The cost for remove()
is the depth of the node being
removed, or in the case when this node has two children,
the depth of the node with smallest value in its right subtree.
Thus, in the worst case, the cost for any one of these operations is
the depth of the deepest node in the tree.
This is why it is desirable to keep BSTs
balanced, that is, with least possible
height \(h\).
Note
We often discuss the cost of an operation in a BST in terms of \(h\), the height of the tree.
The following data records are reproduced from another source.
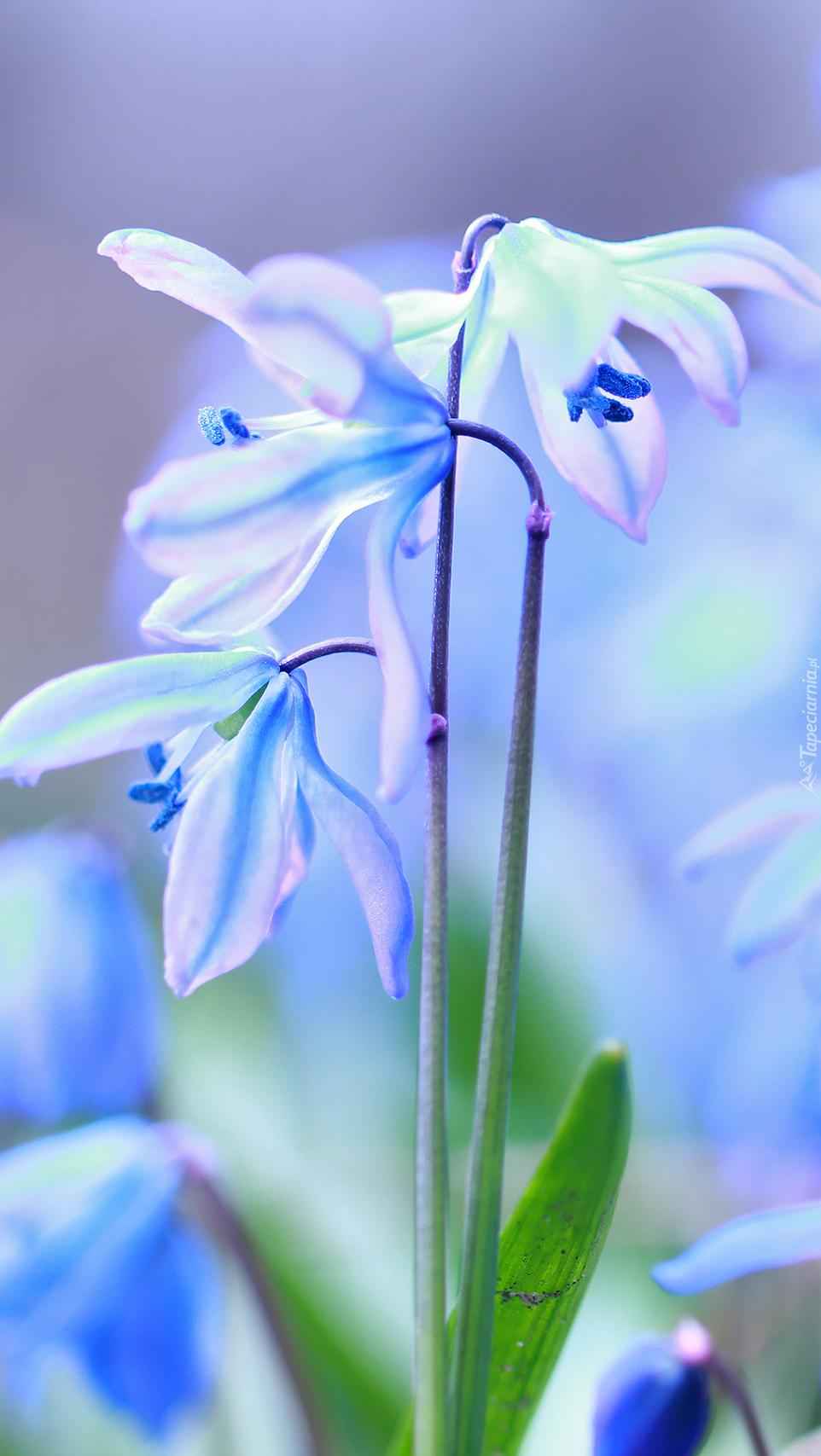 Niebieskie kwiaty cebulicy syberyjskiej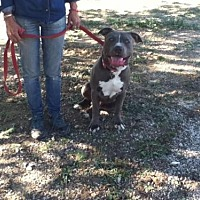 Pit Bull Terrier Dog for adoption in Santa Monica, California - Tiny 2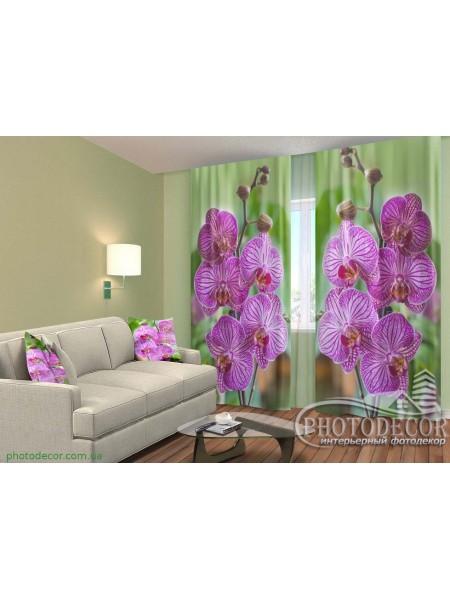 """3D ФотоШторы """"Малиновые орхидеи на зеленом фоне"""""""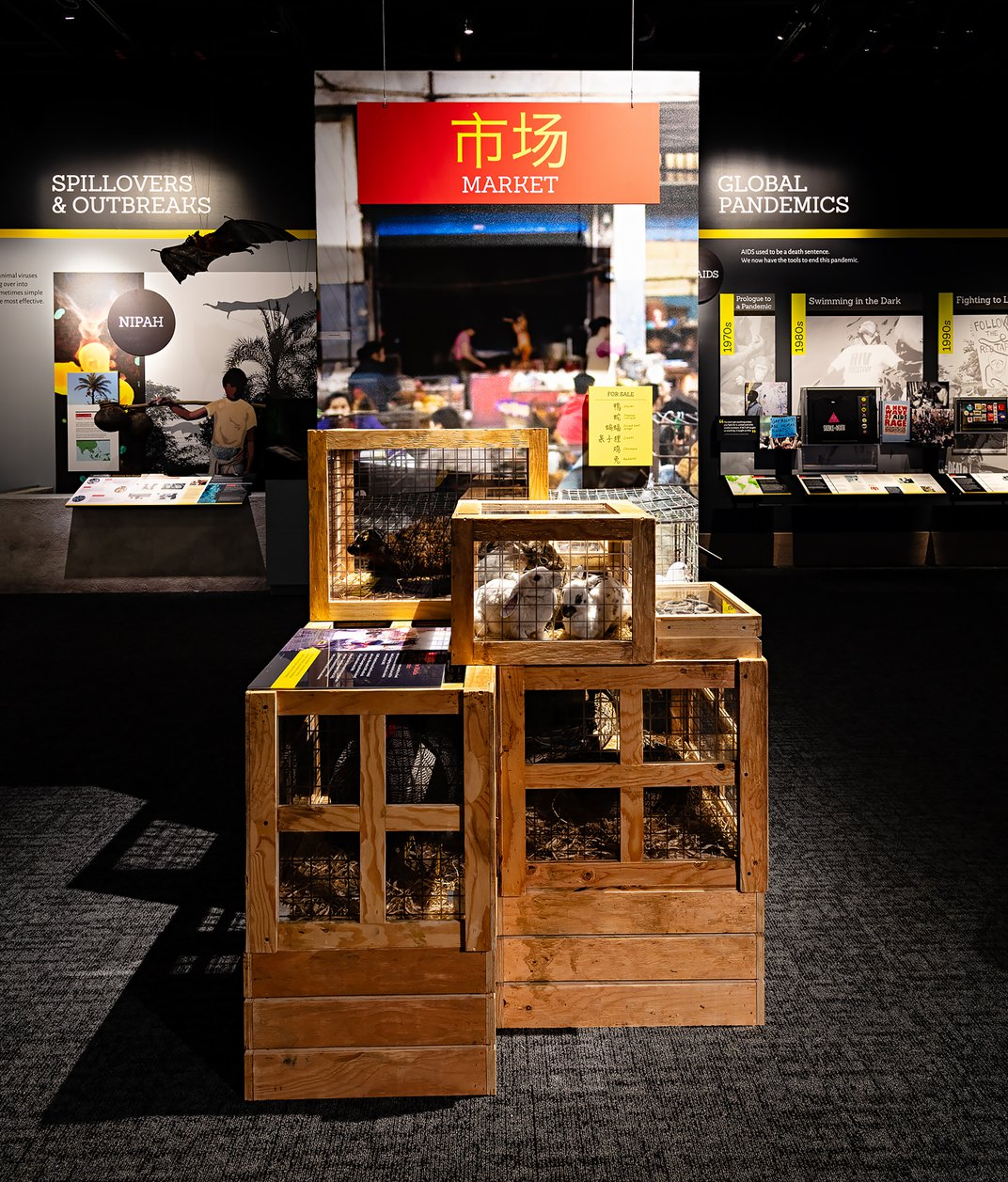 A display consisting of replicated wild animals in wooden crates to mimic a live animal market in an exhibition about pandemics at the Smithsonian's National Museum of Natural History.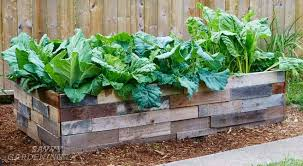 6 things to think about before preparing a <b>raised bed garden</b>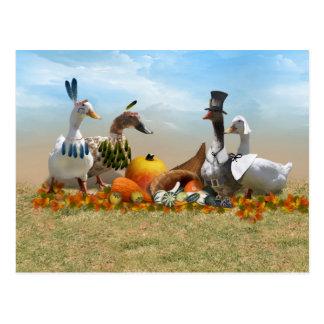 Patos de la acción de gracias - peregrinos y postal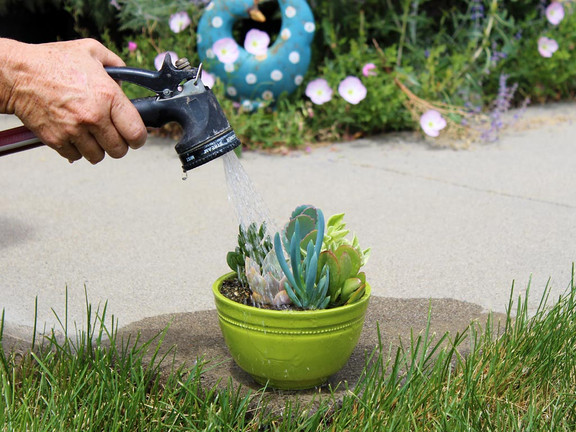 When should I water my succulents?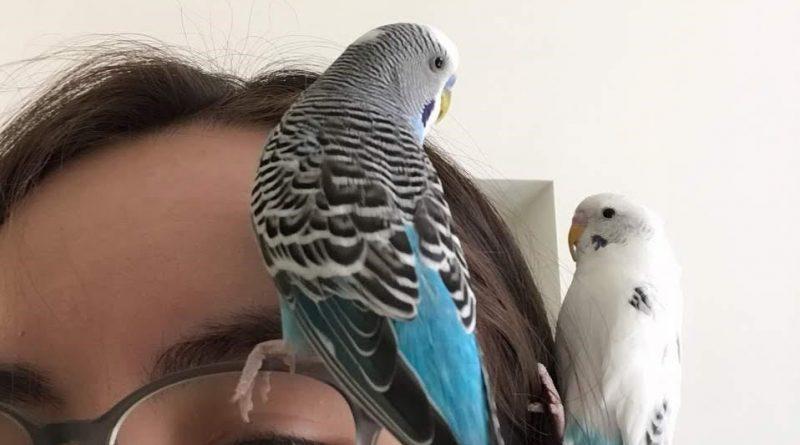 Rita and her birds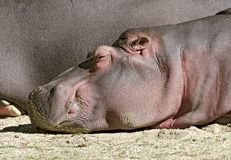 Hippo dozing lazily in the sun Royalty Free Stock Image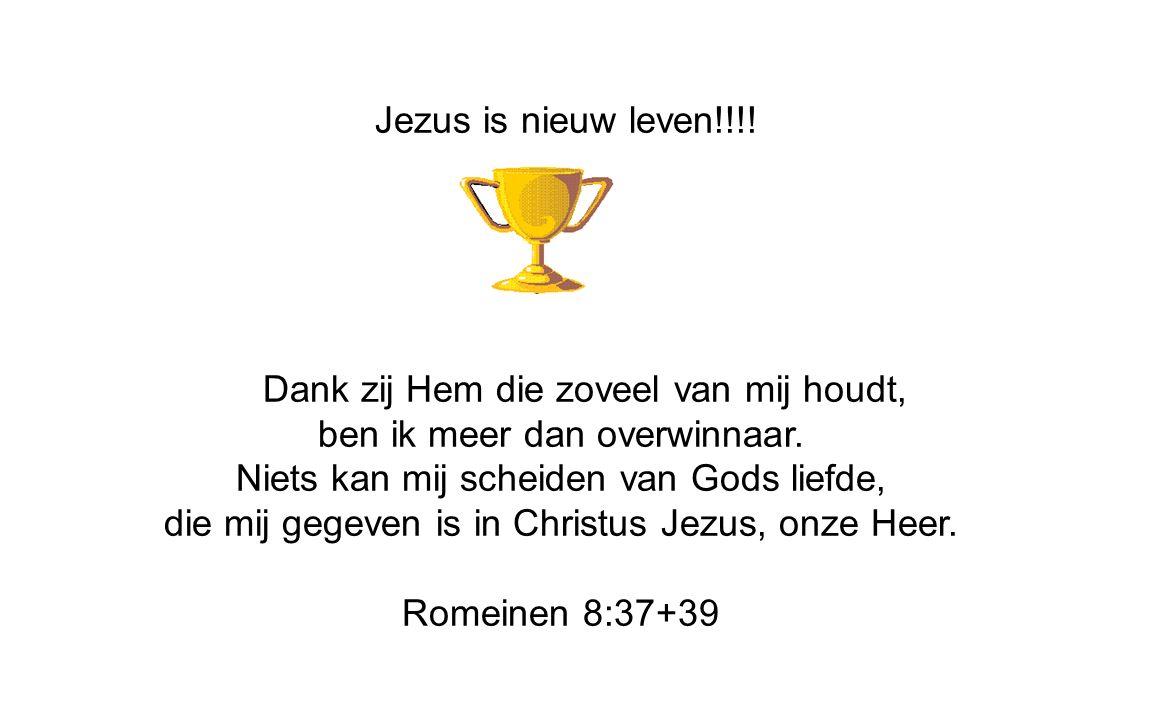 Jezus is nieuw leven!!!. Dank zij Hem die zoveel van mij houdt, ben ik meer dan overwinnaar.
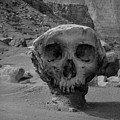 Valley Of The Skulls I Bw by David Gordon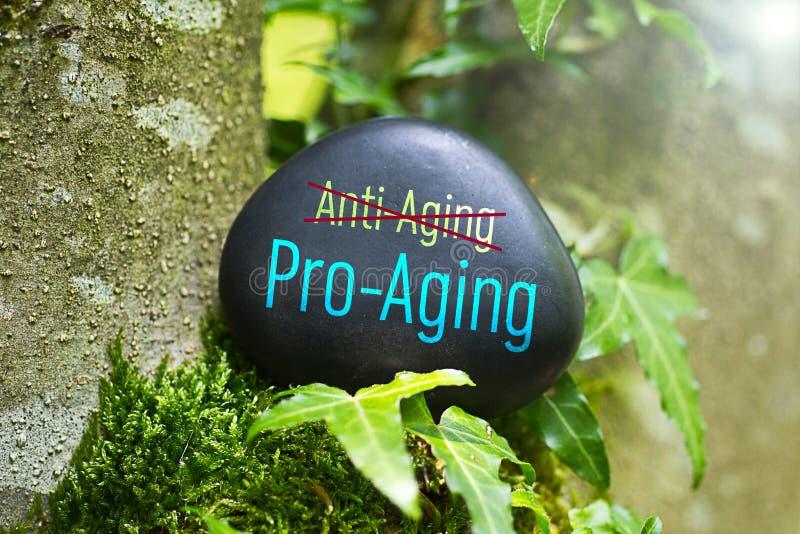 Un meilleur Pro-vieillissement qu'anti-vieillissement photographie stock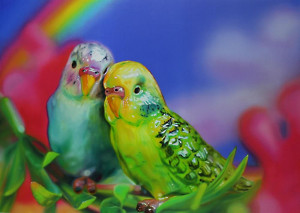 budgie love - print only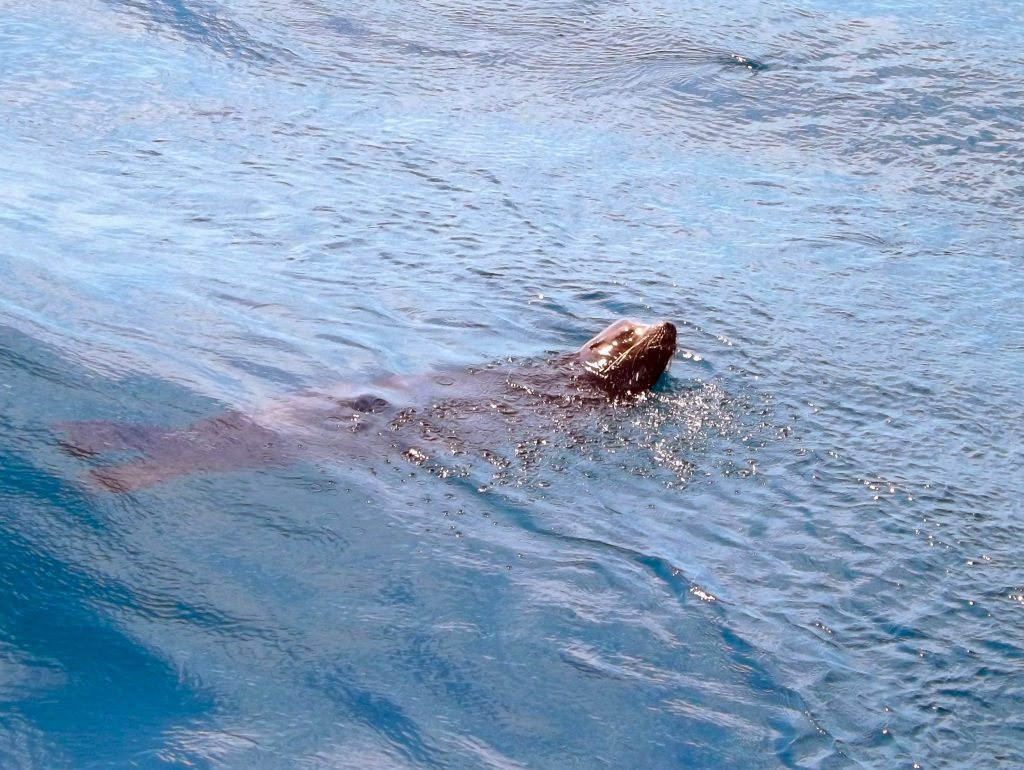 A sealion swims alongside the R/V Thompson during VISIONS'14 at the Oregon Offshore Site. Photo Credit: VIctoria Selesnick, V14.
If a binary tree is balanced, then the height for a tree of \(n\) nodes is approximately \(\log n\). However, if the tree is completely unbalanced, for example in the shape of a linked list, then the height for a tree with \(n\) nodes can be as great as \(n\). Thus, a balanced BST will in the average case have operations costing \(O(\log n)\), while a badly unbalanced BST can have operations in the worst case costing \(O(n)\). Consider the situation where we construct a BST of \(n\) nodes by inserting records one at a time. If we are fortunate to have them arrive in an order that results in a balanced tree (a “random” order is likely to be good enough for this purpose), then each insertion will cost on average \(O(\log n)\), for a total cost of \(O(n \log n)\). However, if the records are inserted in order of increasing value, then the resulting tree will be a chain of height \(n\). The cost of insertion in this case will be \(O(n^2)\).
Traversing a BST costs \(O(n)\) regardless of the shape of the tree, since we must visit every node once.
Operation |
Cost in terms of h |
Balanced Case |
Worst Case |
---|---|---|---|
contains() |
O(h) |
O(log n) |
O(n) |
insert() |
O(h) |
O(log n) |
O(n) |
remove() |
O(h) |
O(log n) |
O(n) |
traversal |
O(n) |
O(n) |
O(n) |